* [Verilen Metin]
Net olmanın inanılmaz enerjisi

Öncelikle net olmak ne demek ondan bahsedelim. Daha sonra net olmadığımızda nasıl enerji kaybediyor ve net olduğumuzda hayatımız nasıl değişiyor onlardan bahsedeceğim.

Net olmak her hareketinizden, gözlerinizden, yaydığınız yüksek enerjiden belli olur. Net olmak sözlerinizin, düşünce ve davranışlarınızın aynı olduğu bir durumdur. Ne yapmak istediğinize karar vermiş ve yolunuza hiç sapmadan devam ettiğiniz çok güçlü bir haldir. Net olmak gittiğiniz yolda kendinize güvenmektir. Ne denirse densin bu yoldan dönmemektir. İnanılmaz bir güce sahiptir. 

Bu enerjinin gücünü anlatmadan önce net olmadığımızda ne kadar enerjimizi boşa harcadığımızdan bahsetmek lazım. Net olmadığımızda kendimizi bir yerlerde savrulurken buluruz. Aslında amacımız bir arayış değilse ve savrulurken neden savrulduğumuzun da farkında değilsek aşırı saçma noktalara varabilir ve kendimizi kaybedebiliriz. Aslında hayatında net olmayanlar genelde net olanların peşinden gider ve istemeden oraya sürüklenir, net olanların etkisi altına girer. Çünkü birazdan bahsedeceğim netliğin enerjisine kapılırlar. Bu aslında çok doğal bir süreçtir. Çekim gücü ve enerjisi net olanda yüksek olduğundan ve net olmayanın enerjisi zayıf olduğundan, net olmayan net olana doğru çekilir. Büyük gezegen ve yıldızların küçük gezegenleri veya göktaşını çekmesine benzetebiliriz bunu. Oradan oraya savrulur durursunuz kısaca. Bir net olandan diğer net olana sürüklenirsiniz. Sürekli iş değiştirmek, yer değiştirmek, fikir değiştirmek, başkasının fikirlerinden çok sık etkilenmek bunun göstergesidir. Bu gibi durumlarda yapmanız gereken bunun farkına varıp hayatınızda netlik arayışına girmektir.

* [Kullanılacak Veriler]
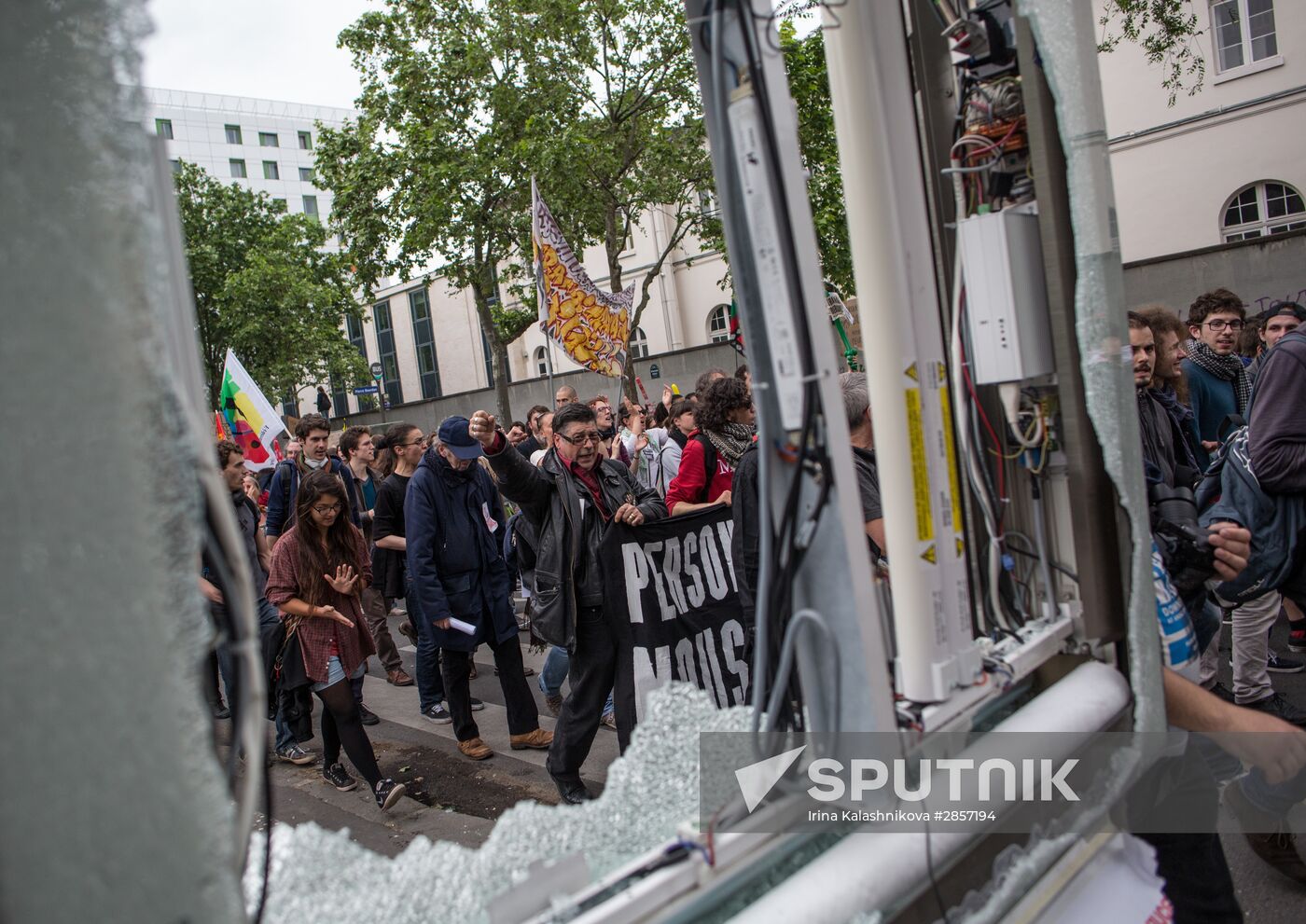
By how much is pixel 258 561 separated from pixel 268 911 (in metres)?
5.29

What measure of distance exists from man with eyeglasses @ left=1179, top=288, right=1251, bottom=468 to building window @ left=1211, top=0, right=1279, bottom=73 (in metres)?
16.1

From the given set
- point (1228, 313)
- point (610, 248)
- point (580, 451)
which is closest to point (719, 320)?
point (610, 248)

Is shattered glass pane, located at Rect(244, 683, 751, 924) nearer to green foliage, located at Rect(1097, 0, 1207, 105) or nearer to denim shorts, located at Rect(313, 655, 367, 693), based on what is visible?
denim shorts, located at Rect(313, 655, 367, 693)

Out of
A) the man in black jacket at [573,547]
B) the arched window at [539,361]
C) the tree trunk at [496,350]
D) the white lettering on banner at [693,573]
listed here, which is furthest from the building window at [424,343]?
the white lettering on banner at [693,573]

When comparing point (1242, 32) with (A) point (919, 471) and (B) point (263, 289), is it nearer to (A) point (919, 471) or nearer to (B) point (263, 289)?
(A) point (919, 471)

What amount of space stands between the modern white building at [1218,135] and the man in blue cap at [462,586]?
1670 centimetres

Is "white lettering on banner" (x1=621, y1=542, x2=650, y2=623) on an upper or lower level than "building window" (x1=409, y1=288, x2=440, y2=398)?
lower

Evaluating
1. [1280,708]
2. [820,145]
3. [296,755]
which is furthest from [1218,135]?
[296,755]

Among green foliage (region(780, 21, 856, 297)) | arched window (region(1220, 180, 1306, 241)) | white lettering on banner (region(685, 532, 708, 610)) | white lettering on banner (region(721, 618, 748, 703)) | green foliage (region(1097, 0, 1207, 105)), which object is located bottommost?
white lettering on banner (region(721, 618, 748, 703))

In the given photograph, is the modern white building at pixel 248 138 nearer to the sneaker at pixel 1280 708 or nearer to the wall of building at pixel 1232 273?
the wall of building at pixel 1232 273

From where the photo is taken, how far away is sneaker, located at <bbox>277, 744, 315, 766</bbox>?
19.5ft

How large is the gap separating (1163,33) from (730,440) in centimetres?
1217

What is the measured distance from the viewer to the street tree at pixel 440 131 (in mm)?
19719

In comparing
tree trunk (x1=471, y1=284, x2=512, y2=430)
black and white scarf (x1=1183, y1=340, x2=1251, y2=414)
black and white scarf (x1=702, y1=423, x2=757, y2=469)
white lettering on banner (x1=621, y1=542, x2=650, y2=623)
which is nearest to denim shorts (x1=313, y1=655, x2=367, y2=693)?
white lettering on banner (x1=621, y1=542, x2=650, y2=623)
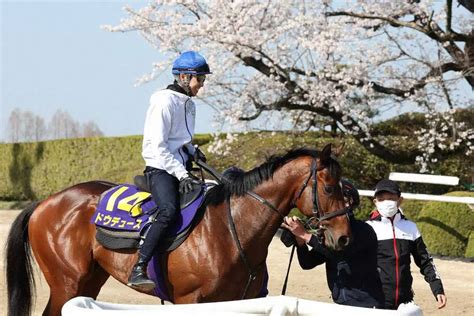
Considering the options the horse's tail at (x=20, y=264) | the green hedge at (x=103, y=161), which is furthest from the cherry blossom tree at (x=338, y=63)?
the horse's tail at (x=20, y=264)

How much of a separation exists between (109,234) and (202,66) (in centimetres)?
129

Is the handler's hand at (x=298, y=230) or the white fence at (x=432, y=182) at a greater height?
the handler's hand at (x=298, y=230)

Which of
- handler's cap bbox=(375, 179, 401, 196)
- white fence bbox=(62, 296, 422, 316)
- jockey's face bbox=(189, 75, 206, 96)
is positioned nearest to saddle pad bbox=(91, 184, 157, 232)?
jockey's face bbox=(189, 75, 206, 96)

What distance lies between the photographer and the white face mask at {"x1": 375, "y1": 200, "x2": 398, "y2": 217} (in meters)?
5.22

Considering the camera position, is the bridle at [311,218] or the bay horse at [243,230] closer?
the bridle at [311,218]

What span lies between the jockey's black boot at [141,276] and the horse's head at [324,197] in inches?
41.0

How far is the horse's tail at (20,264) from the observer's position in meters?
→ 7.02

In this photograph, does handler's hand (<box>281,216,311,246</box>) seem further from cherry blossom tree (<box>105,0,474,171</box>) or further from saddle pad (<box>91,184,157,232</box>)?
cherry blossom tree (<box>105,0,474,171</box>)

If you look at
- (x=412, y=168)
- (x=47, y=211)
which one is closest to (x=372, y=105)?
(x=412, y=168)

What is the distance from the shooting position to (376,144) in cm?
1591

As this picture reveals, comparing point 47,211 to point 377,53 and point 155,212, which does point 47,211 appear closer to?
point 155,212

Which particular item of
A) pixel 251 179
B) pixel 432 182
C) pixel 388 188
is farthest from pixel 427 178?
pixel 388 188

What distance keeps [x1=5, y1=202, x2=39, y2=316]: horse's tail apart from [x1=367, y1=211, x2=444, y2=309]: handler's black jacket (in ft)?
9.82

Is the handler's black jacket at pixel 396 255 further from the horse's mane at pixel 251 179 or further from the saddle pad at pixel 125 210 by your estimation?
the saddle pad at pixel 125 210
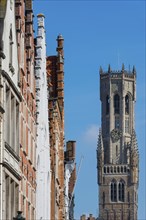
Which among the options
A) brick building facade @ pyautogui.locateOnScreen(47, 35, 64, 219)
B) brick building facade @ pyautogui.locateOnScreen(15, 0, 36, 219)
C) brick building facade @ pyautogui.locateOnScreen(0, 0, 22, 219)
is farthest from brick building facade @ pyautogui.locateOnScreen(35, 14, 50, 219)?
brick building facade @ pyautogui.locateOnScreen(0, 0, 22, 219)

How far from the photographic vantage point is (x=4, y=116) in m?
34.4

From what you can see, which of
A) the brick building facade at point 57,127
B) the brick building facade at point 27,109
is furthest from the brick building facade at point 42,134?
the brick building facade at point 57,127

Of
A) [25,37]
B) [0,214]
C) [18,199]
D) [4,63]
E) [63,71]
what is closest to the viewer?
[0,214]

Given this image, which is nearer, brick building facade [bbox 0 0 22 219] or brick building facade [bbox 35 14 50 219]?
brick building facade [bbox 0 0 22 219]

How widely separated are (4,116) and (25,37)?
11926 millimetres

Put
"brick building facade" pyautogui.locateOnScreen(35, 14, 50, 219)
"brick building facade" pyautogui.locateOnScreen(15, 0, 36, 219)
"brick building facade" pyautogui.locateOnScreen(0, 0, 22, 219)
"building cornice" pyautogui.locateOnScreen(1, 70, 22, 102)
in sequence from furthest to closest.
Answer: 1. "brick building facade" pyautogui.locateOnScreen(35, 14, 50, 219)
2. "brick building facade" pyautogui.locateOnScreen(15, 0, 36, 219)
3. "building cornice" pyautogui.locateOnScreen(1, 70, 22, 102)
4. "brick building facade" pyautogui.locateOnScreen(0, 0, 22, 219)

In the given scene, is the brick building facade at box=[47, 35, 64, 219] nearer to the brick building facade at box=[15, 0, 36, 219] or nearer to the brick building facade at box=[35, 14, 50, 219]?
the brick building facade at box=[35, 14, 50, 219]

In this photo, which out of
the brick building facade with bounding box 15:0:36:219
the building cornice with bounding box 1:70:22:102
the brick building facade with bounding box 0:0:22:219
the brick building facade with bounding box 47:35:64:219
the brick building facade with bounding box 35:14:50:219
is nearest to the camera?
the brick building facade with bounding box 0:0:22:219

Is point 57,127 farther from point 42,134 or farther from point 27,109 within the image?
point 27,109

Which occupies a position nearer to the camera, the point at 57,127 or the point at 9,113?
the point at 9,113

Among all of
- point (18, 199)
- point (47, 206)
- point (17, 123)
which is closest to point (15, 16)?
point (17, 123)

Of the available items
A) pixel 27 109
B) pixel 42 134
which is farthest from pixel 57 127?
pixel 27 109

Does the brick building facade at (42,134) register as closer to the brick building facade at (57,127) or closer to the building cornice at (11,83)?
the brick building facade at (57,127)

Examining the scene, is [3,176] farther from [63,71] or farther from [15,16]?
[63,71]
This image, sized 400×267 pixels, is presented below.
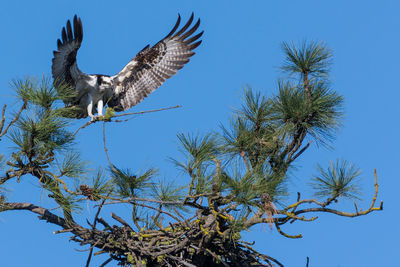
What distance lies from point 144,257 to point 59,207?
2.72 ft

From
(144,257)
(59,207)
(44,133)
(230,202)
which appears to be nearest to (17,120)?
(44,133)

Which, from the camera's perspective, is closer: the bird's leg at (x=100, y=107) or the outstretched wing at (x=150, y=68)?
the bird's leg at (x=100, y=107)

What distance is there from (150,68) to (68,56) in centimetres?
141

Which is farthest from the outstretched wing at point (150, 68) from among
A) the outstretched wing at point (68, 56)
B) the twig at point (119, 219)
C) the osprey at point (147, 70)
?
the twig at point (119, 219)

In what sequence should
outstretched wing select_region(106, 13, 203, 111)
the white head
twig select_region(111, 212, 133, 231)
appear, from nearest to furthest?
twig select_region(111, 212, 133, 231) < the white head < outstretched wing select_region(106, 13, 203, 111)

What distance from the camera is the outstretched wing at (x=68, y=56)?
22.6 feet

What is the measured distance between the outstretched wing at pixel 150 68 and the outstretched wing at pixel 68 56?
2.77 ft

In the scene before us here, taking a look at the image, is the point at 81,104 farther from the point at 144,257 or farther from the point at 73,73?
the point at 144,257

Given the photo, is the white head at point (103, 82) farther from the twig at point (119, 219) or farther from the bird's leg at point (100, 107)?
the twig at point (119, 219)

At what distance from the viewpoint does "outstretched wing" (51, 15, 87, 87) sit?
22.6 ft

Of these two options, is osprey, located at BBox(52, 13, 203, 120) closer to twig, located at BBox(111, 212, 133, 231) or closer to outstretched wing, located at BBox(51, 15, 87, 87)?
outstretched wing, located at BBox(51, 15, 87, 87)

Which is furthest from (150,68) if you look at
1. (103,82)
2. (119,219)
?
(119,219)

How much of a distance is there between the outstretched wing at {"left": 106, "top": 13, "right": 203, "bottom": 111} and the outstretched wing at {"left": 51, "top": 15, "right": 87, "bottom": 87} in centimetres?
85

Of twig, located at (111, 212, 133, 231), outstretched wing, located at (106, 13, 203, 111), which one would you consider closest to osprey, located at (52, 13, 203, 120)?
outstretched wing, located at (106, 13, 203, 111)
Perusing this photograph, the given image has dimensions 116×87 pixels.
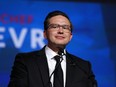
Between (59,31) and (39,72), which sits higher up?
(59,31)

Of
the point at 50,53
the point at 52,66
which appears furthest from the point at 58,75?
the point at 50,53

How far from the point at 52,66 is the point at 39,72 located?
0.09m

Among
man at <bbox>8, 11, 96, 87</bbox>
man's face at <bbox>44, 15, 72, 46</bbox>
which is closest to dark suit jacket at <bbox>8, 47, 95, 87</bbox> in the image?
man at <bbox>8, 11, 96, 87</bbox>

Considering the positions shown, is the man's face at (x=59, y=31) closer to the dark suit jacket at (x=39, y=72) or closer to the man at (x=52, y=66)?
the man at (x=52, y=66)

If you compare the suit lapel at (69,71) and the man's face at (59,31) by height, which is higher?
the man's face at (59,31)

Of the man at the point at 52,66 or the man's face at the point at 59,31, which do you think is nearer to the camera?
the man at the point at 52,66

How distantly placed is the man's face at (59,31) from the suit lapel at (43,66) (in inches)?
4.2

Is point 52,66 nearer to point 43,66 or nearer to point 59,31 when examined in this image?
point 43,66

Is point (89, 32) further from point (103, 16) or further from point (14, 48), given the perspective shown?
point (14, 48)

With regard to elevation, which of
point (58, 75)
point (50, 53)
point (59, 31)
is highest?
point (59, 31)

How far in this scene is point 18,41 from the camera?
3010mm

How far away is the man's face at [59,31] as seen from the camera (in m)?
1.80

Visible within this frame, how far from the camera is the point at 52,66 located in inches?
69.7

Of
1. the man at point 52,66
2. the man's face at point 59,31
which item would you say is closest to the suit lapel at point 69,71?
the man at point 52,66
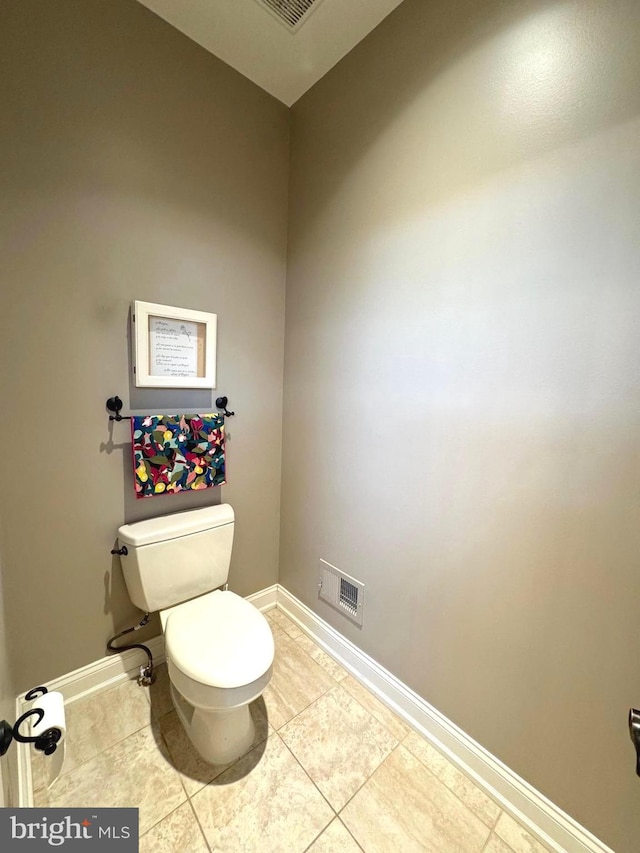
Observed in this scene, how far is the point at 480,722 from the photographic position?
1.14 metres

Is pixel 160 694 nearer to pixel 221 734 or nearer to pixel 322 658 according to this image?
pixel 221 734

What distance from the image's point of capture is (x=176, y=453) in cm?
143

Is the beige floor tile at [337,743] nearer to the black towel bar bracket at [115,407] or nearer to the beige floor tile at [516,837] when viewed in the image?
the beige floor tile at [516,837]

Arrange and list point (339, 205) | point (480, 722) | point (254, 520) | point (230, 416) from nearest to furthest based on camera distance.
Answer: point (480, 722), point (339, 205), point (230, 416), point (254, 520)

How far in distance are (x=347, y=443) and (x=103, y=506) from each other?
3.41ft

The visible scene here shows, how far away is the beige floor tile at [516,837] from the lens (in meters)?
0.99

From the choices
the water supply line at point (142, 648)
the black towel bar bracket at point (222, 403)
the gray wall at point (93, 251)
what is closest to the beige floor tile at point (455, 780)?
the water supply line at point (142, 648)

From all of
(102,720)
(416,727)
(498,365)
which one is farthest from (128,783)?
(498,365)

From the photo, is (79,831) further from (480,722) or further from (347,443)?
(347,443)

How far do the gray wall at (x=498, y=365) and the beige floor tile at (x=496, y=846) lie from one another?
0.19 m

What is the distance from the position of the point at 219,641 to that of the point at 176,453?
2.43 feet

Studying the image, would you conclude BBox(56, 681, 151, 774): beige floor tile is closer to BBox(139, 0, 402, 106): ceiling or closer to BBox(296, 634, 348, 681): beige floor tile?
BBox(296, 634, 348, 681): beige floor tile

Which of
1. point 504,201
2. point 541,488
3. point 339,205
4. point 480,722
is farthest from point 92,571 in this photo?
point 504,201

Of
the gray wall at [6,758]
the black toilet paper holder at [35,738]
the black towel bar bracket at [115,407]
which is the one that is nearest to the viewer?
the black toilet paper holder at [35,738]
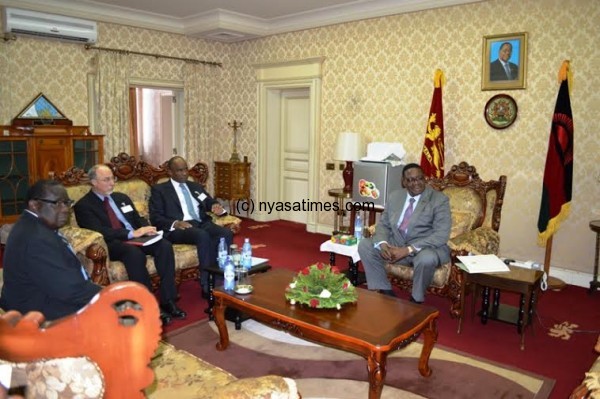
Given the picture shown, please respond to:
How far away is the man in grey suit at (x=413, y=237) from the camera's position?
375 centimetres

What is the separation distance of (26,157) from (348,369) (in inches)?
180

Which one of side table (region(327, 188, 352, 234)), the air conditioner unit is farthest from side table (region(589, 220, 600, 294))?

* [Çalışma Talimatları]
1. Netlik üzerine olan metindeki "Net olmak gittiğiniz yolda kendinize güvenmektir." cümlesi İngilizceye nasıl çevrilir?
2. Girdilerde "shown" kelimesini içeren satırların hepsini bulup kopyalar mısın? Büyük ve küçük harf farkı gözetilmeli.
Metin ile girdiler arasında herhangi bir bağ yoktur.

* [Görev Bazında Çözümler]
1. Being clear means trusting yourself on the path you are following.

2.
Considering the positions shown, is the man's face at (x=59, y=31) closer to the dark suit jacket at (x=39, y=72) or closer to the man at (x=52, y=66)?
Is point (89, 32) further from point (103, 16) or further from point (14, 48), given the perspective shown?
Given the picture shown, please respond to:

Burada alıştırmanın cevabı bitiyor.